[Document passage]
The European Parliament is to conduct the last of the EU Commission hearings. The grilling has revealed weak points in the proposed 27-member team, which will likely be reshuffled before undergoing a confirmation vote.
Deutsche Welle, 7 Oct 2014
Former Finnish Prime Minister Jyrki Katainen and former Dutch Foreign Minister Frans Timmermans, the remaining two nominees for the EU Commission, were to face the European Parliament on Tuesday, bringing over a week of hearings to a close.
Katainen has been nominated for the position of vice president for growth, investment and competitiveness. The 42-year-old center-right politician is also the EU's economy commissioner.
Meanwhile, Frans Timmermans, 53, is to face questions about his qualifications for the post of first vice-president. The center-left politician would be tasked with overseeing better regulation, inter-institutional relations, the rule of law and the charter of fundamental rights if approved for the position.
[/Document passage]
[Recorded information]
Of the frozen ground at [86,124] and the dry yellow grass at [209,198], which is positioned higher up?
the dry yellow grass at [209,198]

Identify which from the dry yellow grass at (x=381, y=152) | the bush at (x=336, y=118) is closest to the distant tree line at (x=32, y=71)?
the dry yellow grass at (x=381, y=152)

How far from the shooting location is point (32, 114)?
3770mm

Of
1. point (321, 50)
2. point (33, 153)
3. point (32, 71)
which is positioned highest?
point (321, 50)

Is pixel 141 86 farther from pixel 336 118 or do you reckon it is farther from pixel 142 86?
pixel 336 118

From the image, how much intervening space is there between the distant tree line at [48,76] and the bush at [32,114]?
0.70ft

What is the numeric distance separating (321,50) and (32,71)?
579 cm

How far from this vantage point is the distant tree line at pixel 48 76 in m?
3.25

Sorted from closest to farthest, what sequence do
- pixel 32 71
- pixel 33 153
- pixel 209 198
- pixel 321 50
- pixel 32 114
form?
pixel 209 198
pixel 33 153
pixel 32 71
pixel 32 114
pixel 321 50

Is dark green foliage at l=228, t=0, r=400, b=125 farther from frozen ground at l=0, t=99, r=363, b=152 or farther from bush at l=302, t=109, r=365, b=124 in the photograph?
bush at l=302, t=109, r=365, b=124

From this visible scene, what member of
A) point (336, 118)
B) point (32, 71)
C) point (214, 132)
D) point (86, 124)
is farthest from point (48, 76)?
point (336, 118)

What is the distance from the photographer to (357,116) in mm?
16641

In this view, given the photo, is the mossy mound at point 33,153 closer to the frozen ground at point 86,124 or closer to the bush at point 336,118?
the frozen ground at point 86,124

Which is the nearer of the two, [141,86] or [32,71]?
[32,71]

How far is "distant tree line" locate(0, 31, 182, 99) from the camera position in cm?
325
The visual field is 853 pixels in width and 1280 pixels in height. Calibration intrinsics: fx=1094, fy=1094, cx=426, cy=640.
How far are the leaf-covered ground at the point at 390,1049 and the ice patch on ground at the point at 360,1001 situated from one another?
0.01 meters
[/Recorded information]
[Recorded information]
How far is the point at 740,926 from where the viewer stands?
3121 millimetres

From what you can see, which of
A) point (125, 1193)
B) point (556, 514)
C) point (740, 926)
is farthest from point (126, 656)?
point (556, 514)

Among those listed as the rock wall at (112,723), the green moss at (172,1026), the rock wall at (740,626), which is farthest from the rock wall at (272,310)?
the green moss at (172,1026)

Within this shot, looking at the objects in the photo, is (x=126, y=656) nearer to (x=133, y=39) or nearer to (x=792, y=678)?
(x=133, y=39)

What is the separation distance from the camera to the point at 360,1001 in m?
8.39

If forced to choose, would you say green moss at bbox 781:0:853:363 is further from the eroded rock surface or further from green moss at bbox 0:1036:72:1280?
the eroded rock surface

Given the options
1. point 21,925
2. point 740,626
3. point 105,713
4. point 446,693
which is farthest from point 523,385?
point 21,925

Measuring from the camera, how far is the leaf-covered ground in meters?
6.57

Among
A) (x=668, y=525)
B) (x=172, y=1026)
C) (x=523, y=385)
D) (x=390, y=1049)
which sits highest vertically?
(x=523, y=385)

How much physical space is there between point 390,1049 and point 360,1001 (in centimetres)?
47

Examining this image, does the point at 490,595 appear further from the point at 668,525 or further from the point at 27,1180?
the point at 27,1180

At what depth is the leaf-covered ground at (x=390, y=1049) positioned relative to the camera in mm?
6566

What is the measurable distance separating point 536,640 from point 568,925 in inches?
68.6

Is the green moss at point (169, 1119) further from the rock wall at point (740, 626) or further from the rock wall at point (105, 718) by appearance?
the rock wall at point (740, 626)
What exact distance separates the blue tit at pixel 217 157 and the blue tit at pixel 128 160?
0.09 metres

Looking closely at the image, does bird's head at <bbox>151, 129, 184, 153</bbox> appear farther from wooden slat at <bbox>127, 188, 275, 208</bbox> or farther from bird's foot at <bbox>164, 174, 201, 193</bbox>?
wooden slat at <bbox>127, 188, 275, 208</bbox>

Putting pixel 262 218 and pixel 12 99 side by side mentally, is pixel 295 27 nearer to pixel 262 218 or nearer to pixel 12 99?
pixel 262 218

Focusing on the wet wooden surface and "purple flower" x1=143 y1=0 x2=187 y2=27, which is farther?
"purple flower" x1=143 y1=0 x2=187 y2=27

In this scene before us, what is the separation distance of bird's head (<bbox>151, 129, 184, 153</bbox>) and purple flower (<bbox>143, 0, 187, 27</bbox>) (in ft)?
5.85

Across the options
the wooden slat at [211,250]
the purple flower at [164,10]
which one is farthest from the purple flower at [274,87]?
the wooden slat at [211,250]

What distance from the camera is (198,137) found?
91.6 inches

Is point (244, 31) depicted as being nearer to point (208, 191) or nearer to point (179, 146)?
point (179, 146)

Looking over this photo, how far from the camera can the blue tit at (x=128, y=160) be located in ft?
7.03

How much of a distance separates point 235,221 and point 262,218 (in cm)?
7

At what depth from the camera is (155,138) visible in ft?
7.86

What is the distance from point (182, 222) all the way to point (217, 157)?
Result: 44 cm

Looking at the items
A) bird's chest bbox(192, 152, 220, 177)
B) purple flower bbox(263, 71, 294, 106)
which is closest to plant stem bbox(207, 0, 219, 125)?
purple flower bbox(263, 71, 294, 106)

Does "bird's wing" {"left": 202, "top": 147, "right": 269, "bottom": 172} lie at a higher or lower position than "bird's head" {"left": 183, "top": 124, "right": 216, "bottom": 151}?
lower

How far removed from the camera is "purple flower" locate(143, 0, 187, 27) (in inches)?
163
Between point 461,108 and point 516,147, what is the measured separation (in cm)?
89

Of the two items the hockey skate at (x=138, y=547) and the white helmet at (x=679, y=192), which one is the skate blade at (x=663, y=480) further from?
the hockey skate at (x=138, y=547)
[/Recorded information]
Task A: Do the following statements agree with the article on the EU Commission hearings? Answer yes or no for each, quoting the words that decide it. (i) Katainen is 42 years old. (ii) Timmermans previously served as Finland's prime minister. (iii) The proposed Commission team has 27 members.
Task B: In the article on the EU Commission hearings, what post is Frans Timmermans facing questions about his qualifications for?
Task C: Can you reproduce everything in the article on the EU Commission hearings from "The European Parliament is" down to "a confirmation vote."?

Result A:
(i) Yes: "The 42-year-old center-right politician"
(ii) No: "former Dutch Foreign Minister Frans Timmermans"
(iii) Yes: "the proposed 27-member team"

Result B: The post of first vice-president.

Result C:
The European Parliament is to conduct the last of the EU Commission hearings. The grilling has revealed weak points in the proposed 27-member team, which will likely be reshuffled before undergoing a confirmation vote.